Ockrent avait obtenu l'autorisation de Bani Sadr, alors proche collaborateur de Khomeiny.

Dans sa cellule, Hoveyda est recroquevillé sur sa couchette, portant un méchant pantalon, une calotte de velours et des chaussettes blanches. Il est loin le souvenir de l'homme élégant en complet Smalto, l'orchidée à la boutonnière et l'éternelle pipe à la bouche. Désabusé et sans illusion sur son sort, il n'est plus que l'ombre du brillant homme politique qu'il fut.

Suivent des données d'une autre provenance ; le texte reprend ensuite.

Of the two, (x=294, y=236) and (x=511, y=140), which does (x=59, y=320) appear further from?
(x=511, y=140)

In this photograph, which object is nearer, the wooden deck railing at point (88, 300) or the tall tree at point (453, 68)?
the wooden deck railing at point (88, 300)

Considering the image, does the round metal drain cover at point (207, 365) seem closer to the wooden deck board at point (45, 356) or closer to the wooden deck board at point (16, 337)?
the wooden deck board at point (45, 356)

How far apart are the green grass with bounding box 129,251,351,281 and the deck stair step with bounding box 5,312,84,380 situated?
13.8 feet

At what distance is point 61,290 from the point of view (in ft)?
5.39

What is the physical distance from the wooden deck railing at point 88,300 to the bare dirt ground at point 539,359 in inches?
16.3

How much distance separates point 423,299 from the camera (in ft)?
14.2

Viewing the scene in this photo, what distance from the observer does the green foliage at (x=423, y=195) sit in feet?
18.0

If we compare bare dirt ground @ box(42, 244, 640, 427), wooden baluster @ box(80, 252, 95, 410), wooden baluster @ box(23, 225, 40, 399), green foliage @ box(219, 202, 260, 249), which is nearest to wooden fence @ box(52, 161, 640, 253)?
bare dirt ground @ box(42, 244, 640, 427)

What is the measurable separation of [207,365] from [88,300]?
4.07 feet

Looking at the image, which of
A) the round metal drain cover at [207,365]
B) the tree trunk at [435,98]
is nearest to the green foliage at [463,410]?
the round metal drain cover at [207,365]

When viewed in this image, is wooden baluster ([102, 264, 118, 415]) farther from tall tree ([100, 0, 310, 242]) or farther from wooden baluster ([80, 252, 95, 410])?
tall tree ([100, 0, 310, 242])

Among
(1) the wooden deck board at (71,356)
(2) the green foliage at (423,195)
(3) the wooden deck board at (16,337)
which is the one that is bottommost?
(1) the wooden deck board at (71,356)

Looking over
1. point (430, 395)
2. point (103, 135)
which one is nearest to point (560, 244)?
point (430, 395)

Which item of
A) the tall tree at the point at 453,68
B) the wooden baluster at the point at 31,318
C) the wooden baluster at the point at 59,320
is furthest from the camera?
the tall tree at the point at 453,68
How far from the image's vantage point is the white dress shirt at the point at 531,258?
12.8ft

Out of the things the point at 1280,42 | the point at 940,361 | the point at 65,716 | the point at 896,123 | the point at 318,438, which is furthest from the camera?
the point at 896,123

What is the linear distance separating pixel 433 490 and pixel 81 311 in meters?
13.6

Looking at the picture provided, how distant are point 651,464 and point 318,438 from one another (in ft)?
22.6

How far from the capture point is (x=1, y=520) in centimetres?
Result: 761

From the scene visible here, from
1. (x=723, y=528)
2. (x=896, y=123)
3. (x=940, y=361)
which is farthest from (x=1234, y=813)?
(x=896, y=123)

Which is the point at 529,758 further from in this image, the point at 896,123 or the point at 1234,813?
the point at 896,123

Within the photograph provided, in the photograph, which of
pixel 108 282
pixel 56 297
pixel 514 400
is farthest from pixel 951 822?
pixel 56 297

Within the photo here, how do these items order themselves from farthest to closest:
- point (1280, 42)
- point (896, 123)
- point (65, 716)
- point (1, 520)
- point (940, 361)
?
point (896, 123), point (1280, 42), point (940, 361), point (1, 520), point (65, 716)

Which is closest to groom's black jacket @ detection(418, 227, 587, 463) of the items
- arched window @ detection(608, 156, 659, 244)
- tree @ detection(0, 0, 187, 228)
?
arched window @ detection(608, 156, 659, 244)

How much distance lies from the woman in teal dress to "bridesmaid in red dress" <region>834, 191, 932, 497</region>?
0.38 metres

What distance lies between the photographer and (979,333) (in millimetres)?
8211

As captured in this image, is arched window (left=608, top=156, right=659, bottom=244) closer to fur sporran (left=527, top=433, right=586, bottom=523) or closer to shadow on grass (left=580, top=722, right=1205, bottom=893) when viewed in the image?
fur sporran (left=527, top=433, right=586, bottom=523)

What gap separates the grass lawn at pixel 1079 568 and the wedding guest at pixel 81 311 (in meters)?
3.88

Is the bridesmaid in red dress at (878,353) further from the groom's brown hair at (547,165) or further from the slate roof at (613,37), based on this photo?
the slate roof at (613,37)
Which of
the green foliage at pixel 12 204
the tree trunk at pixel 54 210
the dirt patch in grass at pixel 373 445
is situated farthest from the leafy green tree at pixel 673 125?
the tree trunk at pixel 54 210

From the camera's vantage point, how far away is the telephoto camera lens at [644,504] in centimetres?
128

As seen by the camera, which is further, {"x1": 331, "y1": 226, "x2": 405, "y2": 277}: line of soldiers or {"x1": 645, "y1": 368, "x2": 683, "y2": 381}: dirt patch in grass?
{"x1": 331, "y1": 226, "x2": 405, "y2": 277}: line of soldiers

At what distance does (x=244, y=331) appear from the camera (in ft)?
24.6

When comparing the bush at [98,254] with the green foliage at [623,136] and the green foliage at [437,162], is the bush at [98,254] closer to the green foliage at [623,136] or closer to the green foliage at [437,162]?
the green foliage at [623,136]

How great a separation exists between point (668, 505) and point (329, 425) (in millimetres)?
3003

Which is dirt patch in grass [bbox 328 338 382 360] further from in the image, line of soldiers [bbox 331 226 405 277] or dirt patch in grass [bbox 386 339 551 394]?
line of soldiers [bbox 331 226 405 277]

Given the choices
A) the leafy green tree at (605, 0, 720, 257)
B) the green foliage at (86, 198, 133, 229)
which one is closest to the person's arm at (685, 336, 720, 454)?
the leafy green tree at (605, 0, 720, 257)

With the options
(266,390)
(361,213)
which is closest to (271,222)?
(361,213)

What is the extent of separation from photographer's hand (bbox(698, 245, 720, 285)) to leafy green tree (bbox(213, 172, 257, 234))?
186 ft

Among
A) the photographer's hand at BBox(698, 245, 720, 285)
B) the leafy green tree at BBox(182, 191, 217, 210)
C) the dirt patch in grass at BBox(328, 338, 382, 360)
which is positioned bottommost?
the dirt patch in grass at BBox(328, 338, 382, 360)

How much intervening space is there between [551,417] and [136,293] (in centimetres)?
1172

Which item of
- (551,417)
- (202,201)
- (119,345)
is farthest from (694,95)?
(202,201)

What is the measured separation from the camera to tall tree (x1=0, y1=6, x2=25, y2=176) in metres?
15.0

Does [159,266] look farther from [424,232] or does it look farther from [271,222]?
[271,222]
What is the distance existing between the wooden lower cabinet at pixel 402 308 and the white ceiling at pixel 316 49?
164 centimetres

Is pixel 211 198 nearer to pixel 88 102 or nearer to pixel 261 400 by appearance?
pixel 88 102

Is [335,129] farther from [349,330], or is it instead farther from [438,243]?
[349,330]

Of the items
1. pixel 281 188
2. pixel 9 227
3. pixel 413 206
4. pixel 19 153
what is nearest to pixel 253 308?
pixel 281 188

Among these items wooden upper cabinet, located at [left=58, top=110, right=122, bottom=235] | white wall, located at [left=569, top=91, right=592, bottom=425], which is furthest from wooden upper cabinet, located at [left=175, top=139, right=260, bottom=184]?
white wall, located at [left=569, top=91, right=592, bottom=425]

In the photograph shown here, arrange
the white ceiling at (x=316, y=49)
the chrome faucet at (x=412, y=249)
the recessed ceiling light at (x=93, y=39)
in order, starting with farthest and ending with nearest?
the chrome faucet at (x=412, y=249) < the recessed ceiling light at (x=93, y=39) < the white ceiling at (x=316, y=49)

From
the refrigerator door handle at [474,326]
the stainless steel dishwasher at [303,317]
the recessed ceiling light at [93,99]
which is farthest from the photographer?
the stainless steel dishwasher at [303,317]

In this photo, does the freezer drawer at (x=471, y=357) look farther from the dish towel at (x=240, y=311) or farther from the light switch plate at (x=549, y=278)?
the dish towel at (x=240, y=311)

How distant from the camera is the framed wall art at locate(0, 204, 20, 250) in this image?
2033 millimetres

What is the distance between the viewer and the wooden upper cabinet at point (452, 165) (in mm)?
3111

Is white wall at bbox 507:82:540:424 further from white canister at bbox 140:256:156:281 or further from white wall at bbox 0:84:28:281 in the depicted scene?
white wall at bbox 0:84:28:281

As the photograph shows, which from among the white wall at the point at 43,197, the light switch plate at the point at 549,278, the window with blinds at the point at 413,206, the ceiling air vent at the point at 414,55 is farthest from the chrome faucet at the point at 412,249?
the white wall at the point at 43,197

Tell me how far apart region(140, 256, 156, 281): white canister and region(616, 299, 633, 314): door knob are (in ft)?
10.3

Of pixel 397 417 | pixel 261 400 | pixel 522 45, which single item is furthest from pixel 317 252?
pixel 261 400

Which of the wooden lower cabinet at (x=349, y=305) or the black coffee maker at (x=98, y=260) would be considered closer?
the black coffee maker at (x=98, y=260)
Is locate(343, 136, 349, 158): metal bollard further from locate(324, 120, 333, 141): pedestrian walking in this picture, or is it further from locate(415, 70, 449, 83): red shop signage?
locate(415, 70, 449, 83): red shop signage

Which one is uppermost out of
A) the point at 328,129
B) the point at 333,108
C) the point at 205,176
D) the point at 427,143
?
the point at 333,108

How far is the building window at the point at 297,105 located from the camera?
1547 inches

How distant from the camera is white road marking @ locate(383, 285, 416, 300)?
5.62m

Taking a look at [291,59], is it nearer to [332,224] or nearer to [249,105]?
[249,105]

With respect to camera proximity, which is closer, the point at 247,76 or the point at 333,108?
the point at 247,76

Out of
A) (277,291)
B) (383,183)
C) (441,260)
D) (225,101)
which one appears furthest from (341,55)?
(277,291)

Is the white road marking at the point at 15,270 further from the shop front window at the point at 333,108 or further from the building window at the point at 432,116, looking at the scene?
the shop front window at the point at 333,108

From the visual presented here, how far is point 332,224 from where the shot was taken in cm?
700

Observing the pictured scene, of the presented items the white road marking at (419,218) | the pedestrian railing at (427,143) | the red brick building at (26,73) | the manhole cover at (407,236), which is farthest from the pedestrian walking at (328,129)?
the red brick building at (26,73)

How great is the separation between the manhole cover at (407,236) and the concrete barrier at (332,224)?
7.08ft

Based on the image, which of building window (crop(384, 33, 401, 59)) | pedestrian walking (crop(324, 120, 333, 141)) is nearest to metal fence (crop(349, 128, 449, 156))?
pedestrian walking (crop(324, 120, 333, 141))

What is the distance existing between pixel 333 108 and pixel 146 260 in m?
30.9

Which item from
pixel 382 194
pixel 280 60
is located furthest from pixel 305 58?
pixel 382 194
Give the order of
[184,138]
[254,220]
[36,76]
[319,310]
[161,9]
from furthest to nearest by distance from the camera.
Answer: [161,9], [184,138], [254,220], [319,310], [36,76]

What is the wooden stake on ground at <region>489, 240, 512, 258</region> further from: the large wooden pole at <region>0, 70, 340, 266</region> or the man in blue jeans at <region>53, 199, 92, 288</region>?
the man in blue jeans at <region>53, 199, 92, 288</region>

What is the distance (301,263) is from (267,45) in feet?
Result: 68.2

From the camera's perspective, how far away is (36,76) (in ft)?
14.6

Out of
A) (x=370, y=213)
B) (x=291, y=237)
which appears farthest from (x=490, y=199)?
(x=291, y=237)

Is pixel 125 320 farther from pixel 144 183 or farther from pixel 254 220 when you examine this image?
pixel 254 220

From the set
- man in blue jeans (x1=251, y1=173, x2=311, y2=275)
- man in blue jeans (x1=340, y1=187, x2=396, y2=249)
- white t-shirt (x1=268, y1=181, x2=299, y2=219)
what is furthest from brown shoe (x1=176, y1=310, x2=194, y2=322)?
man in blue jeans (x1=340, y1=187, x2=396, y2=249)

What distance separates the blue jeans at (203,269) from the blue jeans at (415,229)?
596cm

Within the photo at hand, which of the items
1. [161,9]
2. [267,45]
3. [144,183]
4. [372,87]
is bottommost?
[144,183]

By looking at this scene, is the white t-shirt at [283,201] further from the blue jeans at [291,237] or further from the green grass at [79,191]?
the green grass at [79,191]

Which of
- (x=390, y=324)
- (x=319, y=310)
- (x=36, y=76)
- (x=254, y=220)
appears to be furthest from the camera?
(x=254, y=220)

"Nous sommes de la télévision française, monsieur, de la troisième chaîne, attaque Ockrent en préambule. Nous avons l'autorisation de parler avec vous. Il y a tant de gens qui attendent de vos nouvelles."

Esquissant un sourire, Hoveyda répond : "On ne m'oublie donc pas en France."

D'emblée, Christine Ockrent s'installe dans le rôle du procureur, commençant l'interview par une diatribe contre le régime du shah, sans doute pour donner des gages aux nouvelles autorités. Elle attaque Hoveyda, s'imaginant être dans l'enceinte d'un tribunal : "Saviez-vous quel genre de torture était pratiqué dans vos prisons ?"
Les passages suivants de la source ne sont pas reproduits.